La canicule qui frappe la France accentue le risque de feux de forêt. L’Hérault est l’un des départements où la situation est la plus préoccupante. Éric Flores, patron du SDIS 34, était ce mercredi l’invité de ICI Hérault.
Le risque feu de forêt est élevé dans 18 départements, dont l’Hérault. Quels sont les critères pour passer en risque élevé ? Quelles sont les zones concernées ? Les conseils de bon sens à rappeler ? Le contrôleur général Éric Flores, patron du SDIS 34, nous répond.

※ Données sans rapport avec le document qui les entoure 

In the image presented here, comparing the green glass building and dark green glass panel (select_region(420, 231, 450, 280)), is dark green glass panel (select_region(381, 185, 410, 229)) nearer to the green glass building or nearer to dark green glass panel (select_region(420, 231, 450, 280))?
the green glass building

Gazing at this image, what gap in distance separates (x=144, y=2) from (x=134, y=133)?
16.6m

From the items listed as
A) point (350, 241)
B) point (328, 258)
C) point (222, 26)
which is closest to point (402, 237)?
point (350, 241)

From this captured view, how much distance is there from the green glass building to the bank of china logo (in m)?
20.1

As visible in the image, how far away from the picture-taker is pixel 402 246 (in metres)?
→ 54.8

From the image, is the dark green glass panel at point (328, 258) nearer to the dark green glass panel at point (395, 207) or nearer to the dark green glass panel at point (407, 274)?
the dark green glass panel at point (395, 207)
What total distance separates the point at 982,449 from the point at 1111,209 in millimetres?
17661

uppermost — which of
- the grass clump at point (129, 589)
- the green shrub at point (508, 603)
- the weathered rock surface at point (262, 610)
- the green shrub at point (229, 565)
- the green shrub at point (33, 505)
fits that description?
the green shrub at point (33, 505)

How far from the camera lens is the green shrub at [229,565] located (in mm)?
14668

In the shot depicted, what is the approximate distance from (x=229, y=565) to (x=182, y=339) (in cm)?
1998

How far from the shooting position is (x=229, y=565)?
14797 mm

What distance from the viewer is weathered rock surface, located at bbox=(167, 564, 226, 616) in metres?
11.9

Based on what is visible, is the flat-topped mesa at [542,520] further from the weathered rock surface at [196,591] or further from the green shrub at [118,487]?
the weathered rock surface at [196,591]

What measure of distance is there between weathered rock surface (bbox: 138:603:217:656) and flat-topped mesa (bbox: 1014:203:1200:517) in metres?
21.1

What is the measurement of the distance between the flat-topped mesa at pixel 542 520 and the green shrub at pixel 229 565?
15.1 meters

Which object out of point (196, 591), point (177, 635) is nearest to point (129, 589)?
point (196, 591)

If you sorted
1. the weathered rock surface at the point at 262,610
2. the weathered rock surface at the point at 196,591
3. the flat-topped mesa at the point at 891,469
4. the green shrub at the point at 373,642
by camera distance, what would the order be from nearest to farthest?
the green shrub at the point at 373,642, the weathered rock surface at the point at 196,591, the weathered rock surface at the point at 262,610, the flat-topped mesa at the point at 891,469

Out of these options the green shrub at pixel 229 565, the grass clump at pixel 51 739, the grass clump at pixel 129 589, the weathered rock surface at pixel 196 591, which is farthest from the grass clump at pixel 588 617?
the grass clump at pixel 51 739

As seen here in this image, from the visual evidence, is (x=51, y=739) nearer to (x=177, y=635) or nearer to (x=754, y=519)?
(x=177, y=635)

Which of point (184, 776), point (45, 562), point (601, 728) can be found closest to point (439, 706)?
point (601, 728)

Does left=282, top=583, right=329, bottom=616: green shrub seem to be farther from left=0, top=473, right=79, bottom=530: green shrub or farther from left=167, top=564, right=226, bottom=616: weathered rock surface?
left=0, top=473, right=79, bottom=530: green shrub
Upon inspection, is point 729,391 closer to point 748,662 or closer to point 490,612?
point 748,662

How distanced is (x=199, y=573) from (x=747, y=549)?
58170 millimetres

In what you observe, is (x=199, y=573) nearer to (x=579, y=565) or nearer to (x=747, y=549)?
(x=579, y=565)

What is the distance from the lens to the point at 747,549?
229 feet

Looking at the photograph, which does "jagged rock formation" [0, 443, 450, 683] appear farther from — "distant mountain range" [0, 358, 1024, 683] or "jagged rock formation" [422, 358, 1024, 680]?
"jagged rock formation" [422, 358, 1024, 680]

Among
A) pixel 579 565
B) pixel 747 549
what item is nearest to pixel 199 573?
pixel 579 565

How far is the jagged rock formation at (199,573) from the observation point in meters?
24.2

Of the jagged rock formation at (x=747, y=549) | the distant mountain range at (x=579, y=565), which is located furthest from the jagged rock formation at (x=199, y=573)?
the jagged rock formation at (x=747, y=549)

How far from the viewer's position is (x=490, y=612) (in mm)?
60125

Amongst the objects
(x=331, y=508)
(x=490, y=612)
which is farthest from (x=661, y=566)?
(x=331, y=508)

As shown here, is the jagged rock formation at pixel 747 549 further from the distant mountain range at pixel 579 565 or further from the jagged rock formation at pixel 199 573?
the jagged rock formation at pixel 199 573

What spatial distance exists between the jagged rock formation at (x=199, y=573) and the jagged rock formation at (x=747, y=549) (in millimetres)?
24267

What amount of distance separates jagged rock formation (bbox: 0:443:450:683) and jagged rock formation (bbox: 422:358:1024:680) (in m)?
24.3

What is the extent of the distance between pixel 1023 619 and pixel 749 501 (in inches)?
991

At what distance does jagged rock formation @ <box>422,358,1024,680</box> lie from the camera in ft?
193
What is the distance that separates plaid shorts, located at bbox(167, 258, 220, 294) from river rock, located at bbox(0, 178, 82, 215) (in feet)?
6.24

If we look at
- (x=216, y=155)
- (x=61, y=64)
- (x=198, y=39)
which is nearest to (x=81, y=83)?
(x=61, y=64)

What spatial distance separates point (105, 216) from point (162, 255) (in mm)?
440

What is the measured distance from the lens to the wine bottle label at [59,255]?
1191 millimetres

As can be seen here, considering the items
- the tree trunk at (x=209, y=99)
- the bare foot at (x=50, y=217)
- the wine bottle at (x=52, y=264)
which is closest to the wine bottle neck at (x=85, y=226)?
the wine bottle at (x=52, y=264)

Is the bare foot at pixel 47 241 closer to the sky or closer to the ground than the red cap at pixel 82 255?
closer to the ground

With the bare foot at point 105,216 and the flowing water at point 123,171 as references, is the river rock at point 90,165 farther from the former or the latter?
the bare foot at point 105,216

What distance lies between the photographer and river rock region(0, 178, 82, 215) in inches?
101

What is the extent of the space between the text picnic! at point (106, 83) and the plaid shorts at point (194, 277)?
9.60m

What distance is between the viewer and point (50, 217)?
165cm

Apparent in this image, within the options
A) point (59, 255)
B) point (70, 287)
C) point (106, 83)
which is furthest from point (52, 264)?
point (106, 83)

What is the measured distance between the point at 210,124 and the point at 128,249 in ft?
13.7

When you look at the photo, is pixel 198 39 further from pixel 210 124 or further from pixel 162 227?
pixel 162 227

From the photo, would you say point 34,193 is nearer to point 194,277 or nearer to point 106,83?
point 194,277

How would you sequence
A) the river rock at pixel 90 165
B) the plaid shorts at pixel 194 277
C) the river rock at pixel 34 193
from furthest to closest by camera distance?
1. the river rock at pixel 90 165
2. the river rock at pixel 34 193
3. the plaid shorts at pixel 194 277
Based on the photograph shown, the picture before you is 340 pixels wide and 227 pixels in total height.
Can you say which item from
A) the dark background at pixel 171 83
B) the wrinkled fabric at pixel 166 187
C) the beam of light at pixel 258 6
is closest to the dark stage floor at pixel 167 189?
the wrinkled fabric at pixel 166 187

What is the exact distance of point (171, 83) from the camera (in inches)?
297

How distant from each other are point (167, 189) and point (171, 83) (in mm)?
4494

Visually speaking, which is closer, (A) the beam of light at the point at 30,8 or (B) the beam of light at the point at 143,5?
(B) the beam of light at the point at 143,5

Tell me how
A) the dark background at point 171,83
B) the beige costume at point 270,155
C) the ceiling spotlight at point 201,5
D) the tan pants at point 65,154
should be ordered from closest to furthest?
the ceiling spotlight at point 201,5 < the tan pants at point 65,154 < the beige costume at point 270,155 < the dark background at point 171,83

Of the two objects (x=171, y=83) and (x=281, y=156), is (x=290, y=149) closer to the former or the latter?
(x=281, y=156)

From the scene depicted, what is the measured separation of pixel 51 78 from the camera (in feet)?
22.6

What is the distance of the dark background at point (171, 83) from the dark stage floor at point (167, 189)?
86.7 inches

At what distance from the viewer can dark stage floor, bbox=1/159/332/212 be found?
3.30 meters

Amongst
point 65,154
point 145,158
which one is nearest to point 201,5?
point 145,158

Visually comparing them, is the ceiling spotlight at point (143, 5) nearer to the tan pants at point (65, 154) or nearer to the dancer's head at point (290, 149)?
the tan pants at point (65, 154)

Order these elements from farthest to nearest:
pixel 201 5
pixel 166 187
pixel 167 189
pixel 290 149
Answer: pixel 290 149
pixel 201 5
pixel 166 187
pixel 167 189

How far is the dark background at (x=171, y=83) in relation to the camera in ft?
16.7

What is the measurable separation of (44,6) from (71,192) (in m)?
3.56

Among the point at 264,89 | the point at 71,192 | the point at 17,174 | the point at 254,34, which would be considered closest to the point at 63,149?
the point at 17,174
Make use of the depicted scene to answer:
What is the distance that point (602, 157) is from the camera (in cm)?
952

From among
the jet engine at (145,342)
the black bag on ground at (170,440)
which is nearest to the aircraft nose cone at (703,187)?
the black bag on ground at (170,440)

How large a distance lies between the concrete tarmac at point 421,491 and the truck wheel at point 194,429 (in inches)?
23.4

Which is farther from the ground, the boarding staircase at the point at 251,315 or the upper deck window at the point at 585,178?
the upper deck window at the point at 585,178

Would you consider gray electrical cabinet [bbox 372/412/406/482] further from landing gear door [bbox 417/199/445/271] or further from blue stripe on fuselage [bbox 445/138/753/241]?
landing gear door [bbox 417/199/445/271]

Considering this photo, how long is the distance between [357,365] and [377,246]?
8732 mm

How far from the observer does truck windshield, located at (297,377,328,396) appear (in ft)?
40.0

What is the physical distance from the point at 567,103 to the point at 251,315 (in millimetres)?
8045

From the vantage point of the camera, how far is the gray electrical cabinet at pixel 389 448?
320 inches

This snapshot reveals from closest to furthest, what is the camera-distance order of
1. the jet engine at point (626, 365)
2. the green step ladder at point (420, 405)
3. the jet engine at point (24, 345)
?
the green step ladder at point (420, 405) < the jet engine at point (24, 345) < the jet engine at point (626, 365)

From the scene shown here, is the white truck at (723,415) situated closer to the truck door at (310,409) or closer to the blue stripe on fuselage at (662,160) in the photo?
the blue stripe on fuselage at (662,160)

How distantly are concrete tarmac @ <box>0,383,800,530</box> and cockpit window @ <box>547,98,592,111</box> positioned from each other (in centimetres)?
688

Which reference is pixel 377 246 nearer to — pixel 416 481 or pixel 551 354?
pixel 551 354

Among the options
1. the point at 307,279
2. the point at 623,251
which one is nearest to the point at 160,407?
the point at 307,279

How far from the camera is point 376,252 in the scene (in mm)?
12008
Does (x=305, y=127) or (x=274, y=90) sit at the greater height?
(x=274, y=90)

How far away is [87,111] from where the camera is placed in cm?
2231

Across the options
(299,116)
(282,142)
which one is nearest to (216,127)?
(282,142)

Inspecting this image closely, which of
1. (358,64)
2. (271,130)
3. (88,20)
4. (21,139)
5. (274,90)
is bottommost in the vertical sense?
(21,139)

« Malgré les pluies que l’on a eues au printemps, ça fait un mois qu’il n’a pas plu donc on a toute la végétation basse qui est montée avec la pluie du printemps qui s’est très vite desséchée. Et là, on a vraiment des gros départs (de feu) sur cette végétation basse et sèche qui se transmettent aux forêts. Le risque vient de là et cette canicule continue à dessécher, à déshydrater toute cette végétation », explique Éric Flores.
Et si le vent se lève dans les prochains jours, le risque sera d’autant plus accru. « On a plusieurs critères, acquiesce le patron des pompiers du département. Il y a le niveau de la chaleur : dès lors qu’on dépasse les 30 degrés, la végétation se déshydrate. On a le niveau d’hygrométrie : lorsqu’on diminue de 30% d’humidité, c’est un sujet. Et lorsqu’on dépasse les 30 km/h de vent. C’est ce qu’on appelle la règle des 3-30. Lorsqu’on touche cette règle des 3-30, le risque feu de forêt devient très important. »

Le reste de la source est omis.